There was no room to write all this, of course, even though he longed to do so. He wanted more than sand: a broad, curling sheet of parchment, and a black writing stick that would smudge his fingers but not the page. He had never written much in the tower log, but he would write now, lines and lines that would be all his days and nights since Fane. Since Lanara had first rowed to his shore. Since he had walked to his teacher Soral’s tent, in sunlight, across the jewelled sand. And when these things were written, he would make words for the days and nights that would come to him. Not as many as the ones for before, not nearly as many.

He stood by the last tray, with all the others piled behind him, and again he touched his finger to sand. He made the letters carefully—Queensfolk letters, since the shonyn had none. When he had finished, he stood still. Then he spun, and the pile of trays behind him clattered to the ground.

When Rilhen ran into the tent, Nellyn had not moved from the table. “What—” Rilhen said. Nellyn wondered where the other one was. “Are you. . . .” He was speaking more slowly now, as Queensfolk always did when they spoke to shonyn. His hands were grasping his sleeping tunic into tight bunches.

“I am sorry,” Nellyn said, and the man’s hands stopped working even as his eyes widened. “I used to come here when I was a child. I wanted to see the place again. These trays.” He gestured, and the man stepped forward, looked down.

“‘Next,’” he said hoarsely. “Did you write this? You came up here before, during the rains. You’re shonyn, but you speak as if you understand. . . What is this ‘next’? What does it mean?”

Nellyn smiled. “I understand.” He took a step toward the open tent flap, and the man held up a hand.

“Wait. I recognize you now—you’re Nellyn, the one the Queen wrote to.
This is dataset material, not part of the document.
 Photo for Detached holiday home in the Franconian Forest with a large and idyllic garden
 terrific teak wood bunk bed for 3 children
The one she wrote about when she lived here. I’ve read all her entries. Stay with me awhile—I have so many things to ask you. And the Queen will be so pleased when she knows I’ve talked to you.”

Nellyn shook his head, though he was still smiling. “No. I am sorry.” He paused with his hand on the canvas. “But thank you, Rilhen.”
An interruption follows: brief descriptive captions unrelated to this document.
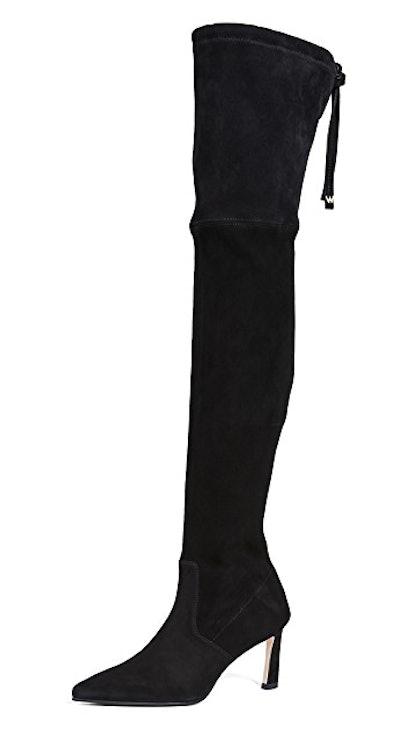 Natalia 75mm Boots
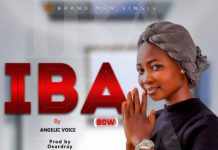 IBA (Worship Chant) by Anifowose Mercy Mp3 Download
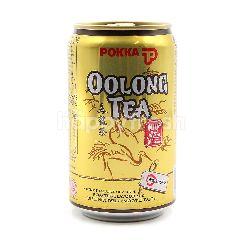 Pokka Oolong Tea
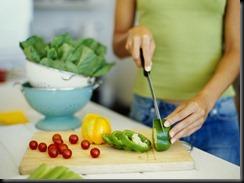 healthy-food-1024x762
The man called after him once more as Nellyn walked down the slope. There was a light in the other tent; perhaps the second man would come out, drawn by voices. Nellyn did not look back.

Four days
. A precise count: four days after his visit to the teaching tent, four days in winter. Four days closer to spring.
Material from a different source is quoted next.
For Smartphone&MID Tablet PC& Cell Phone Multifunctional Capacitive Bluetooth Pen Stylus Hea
The tunic Nellyn had worn from Fane was spread out on a flat rock by the river. The cloth was nearly black when wet; just light brown, dry. He had not worn it since the first week of his return journey, had worn his old, thin blue one instead, thinking its weight against his skin might bring the quiet back to him. Now he looked at the water-darkened cloth as if his gaze would hasten its drying. He knew it would not, so he turned and pulled himself up the bank, where he would bundle some of the lynanyn slices Maarenn continued to leave for him into his threadbare sack. He had not seen her since the day the letter had come, though he had almost gone to her many times. It would have been easy to touch her, to take her warmth and think himself shonyn again—but this would not have been true. It would also have been easy to go to her and command her to stop leaving lynanyn by his hut.
No
, he thought,
these things would bring change to her too
—and so he kept himself away as he did now, so close to leaving.